«Как будто она поняла, что не надо от меня прятаться, и перестала в меня верить, — говорил Патинито, растянувшись на траве в саду и глядя вверх, за ветки вишневого дерева. — Не знаю, может, и не так, только она устала, почуяла, что стареет. Когда я родился, она уже была не девочка… Да нет, я не особенно про это думал, просто стало все между нами как-то яснее. Мне тринадцать исполнилось, я хоть плюгавый был, а все понимал, как взрослый». Патинито переворачивался на живот, лицом к земле, и пересыпал камушки, играл с божьими коровками, гладил тонкие лепестки колокольчиков. В те часы он говорил о себе, шелестел его низкий хрипловатый голос, и никто их не видел, они были одни, они дружили. Иногда раздавался ненужный, каменный голос Исабели. Они делали вид, что не слышат. Может быть, Патинито чуть заметно улыбался и рассказывал дальше: «И наконец она мне сказала прямо: „Больше не могу, сынок. Нету мне счастья. Так я хотела, чтоб ты вышел в люди, раз уж ты родился на мою беду, а нет больше сил. Слишком дорого мне обходишься, и, как ни бьюсь, дальше тебя тащить не могу. Давай подумаем, как быть“. Я ей сказал, чтобы она себя не мучила, я и сам обо всем подумал. Я не хотел висеть у нее камнем на шее. Понимаешь, так получалось, что я вроде сутенера. „Мама, — сказал я ей, — я давно обо всем подумал. Я пойду работать и сам буду платить за ученье“. Она очень обрадовалась. Помню, зима начиналась, и она затопила печку и напевала что-то. „Я знаю, что нам делать, — сказала она, как будто уже давно думала про все это и наконец решилась. — Ты иди, все будет хорошо“. Смотрю, как она радуется, и так мне ее жалко, думаю: как только смогу, вытащу ее из этой жизни. Я тогда мало разбирался во всяких этих моралях, просто понял, как она постарела, как устала, а ни в чем не виновата».

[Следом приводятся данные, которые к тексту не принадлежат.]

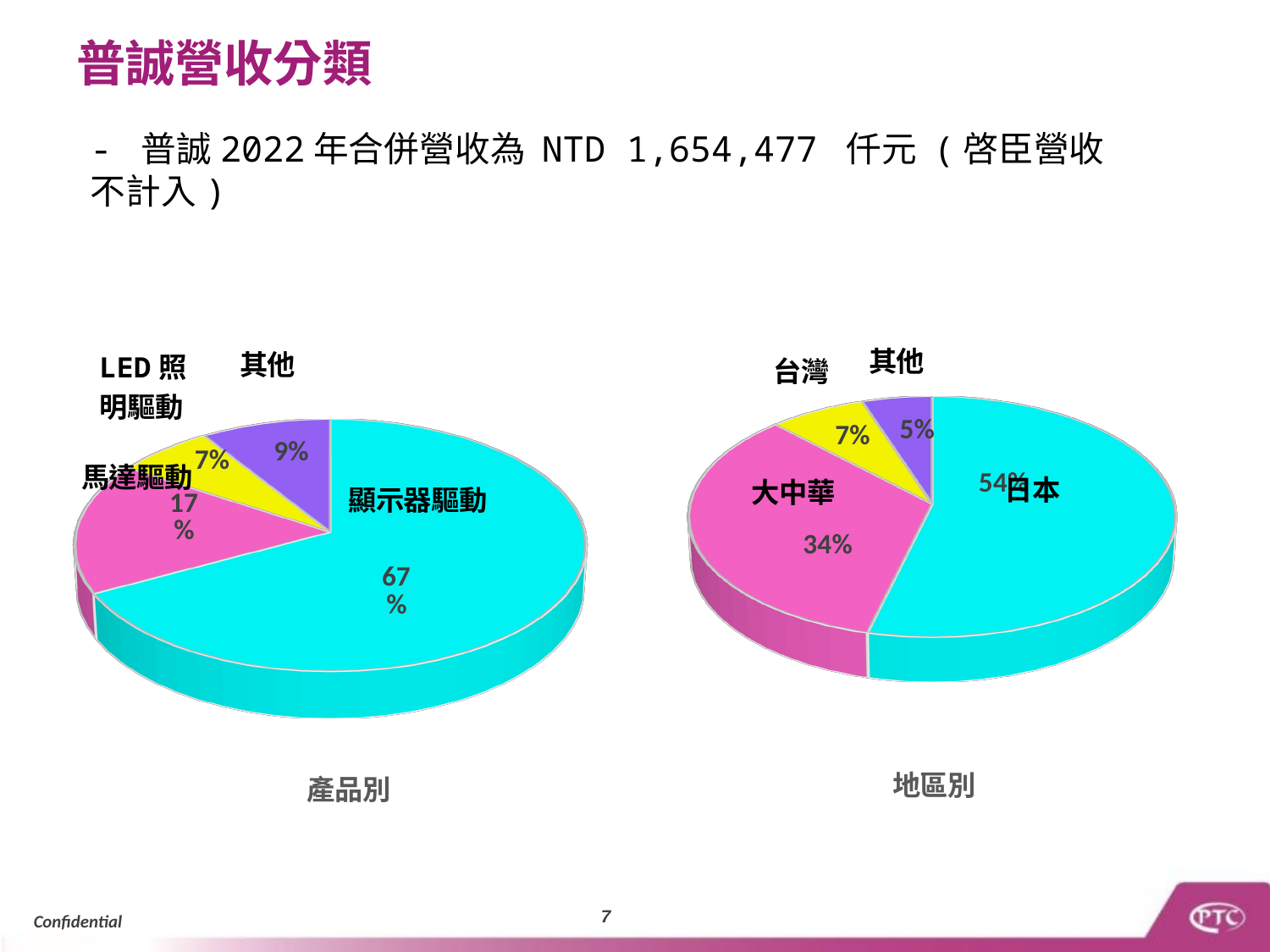
How many slices does the 地區別 chart have? 4 In the 產品別 chart, what share of revenue is 馬達驅動? 17% In the 產品別 chart, what share of revenue is LED 照明驅動? 7% In the 產品別 chart, what is the difference between the shares of 顯示器驅動 and 馬達驅動? 50% In the 產品別 chart, what share of revenue is 顯示器驅動? 67% In the 產品別 chart, which category has the smallest share? LED 照明驅動 In the 產品別 chart, which category has the largest share? 顯示器驅動 In the 地區別 chart, which region has the smallest share? 其他 In the 地區別 chart, what share of revenue is 台灣? 7% What kind of chart is the 產品別 chart? Pie chart In the 地區別 chart, what share of revenue is 大中華? 34% In the 地區別 chart, which is larger, the share of 大中華 or the share of 台灣? 大中華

Патинито молчал и словно видел старую печку, мать, отказавшуюся от сына, хилого упорного мальчика, рано вступившего в жизнь, не знавшего ни зла, ни добра, но сохранившего сердце, потому что смутная печаль жила в нем. «У матери был приятель, очень хороший человек, я лучшего не знаю. Его звали Энрике Видаль, и работал он в одной типографии на улице Святого Рамона». (Мать Патинито познакомилась с Энрике Видалем в кафе «Гаскон», куда он заходил закусить и выпить вина, когда ужин запаздывал.) «В том же самом кафе и я с ним познакомился. Мать взяла меня как-то с собой, и Энрике очень хорошо со мной разговаривал. Как с мужчиной. Хозяин типографии приходился ему родственником, и тогда им нужны были люди. Кафе „Гаскон“ было на улице Святого Рамона, на углу, там и закусочная и бар, все есть. Слева была стойка, Энрике угостил меня вином. Я еще недавно ходил в коротких штанишках, и поверишь, ведь нравилось мне в кафе, а вдруг такую усталость почувствовал, как будто старик». Патинито улыбнулся. «Хорошо там было, в кафе „Гаскон“. Под потолком висели окорока, колбасы, сосиски; пахло вином и копченым мясом. И от пола пахло вином. Наверное, проливали много, когда напьются. Матери очень там нравилось, она иногда туда ходила ужинать. Вот я и познакомился с Энрике».
В конце концов он устроил Патинито в типографию, помощником печатника. «Помню, я очень радовался, работа мне нравилась. Сперва я чистил машины, смазывал, стоял на приемке оттисков… Еще я очень любил составлять краски». Так началась для Патинито новая жизнь. Днем работал в типографии, вечером учился. «Вот и стал тем, что я есть, — учителем несчастным. Ничего, тут тоже много можно делать, потому я и выбрал. Не у всякого учителя есть призвание. А мне кажется, я прямо родился для школы».
Так и было, он очень хорошо преподавал. Он завоевал уважение, которого не мог приобрести побоями Паскуаль Доминико. Зато старухи его не любили, потому что теперь ребята не носили по улице крест. И в деревне приговаривали, что он человек вредный, неправильный, все ему не так. Набрался всяких идей, смущает смиренные, простые души. Вскоре после его приезда батраки Лукаса Энрикеса затеяли свой недоброй памяти «протест». И вся деревня была уверена, что это из-за него, учителя, хроменькому Грасьяно летним сверкающим вечером прострелили голову, набитую дурацкими идеями.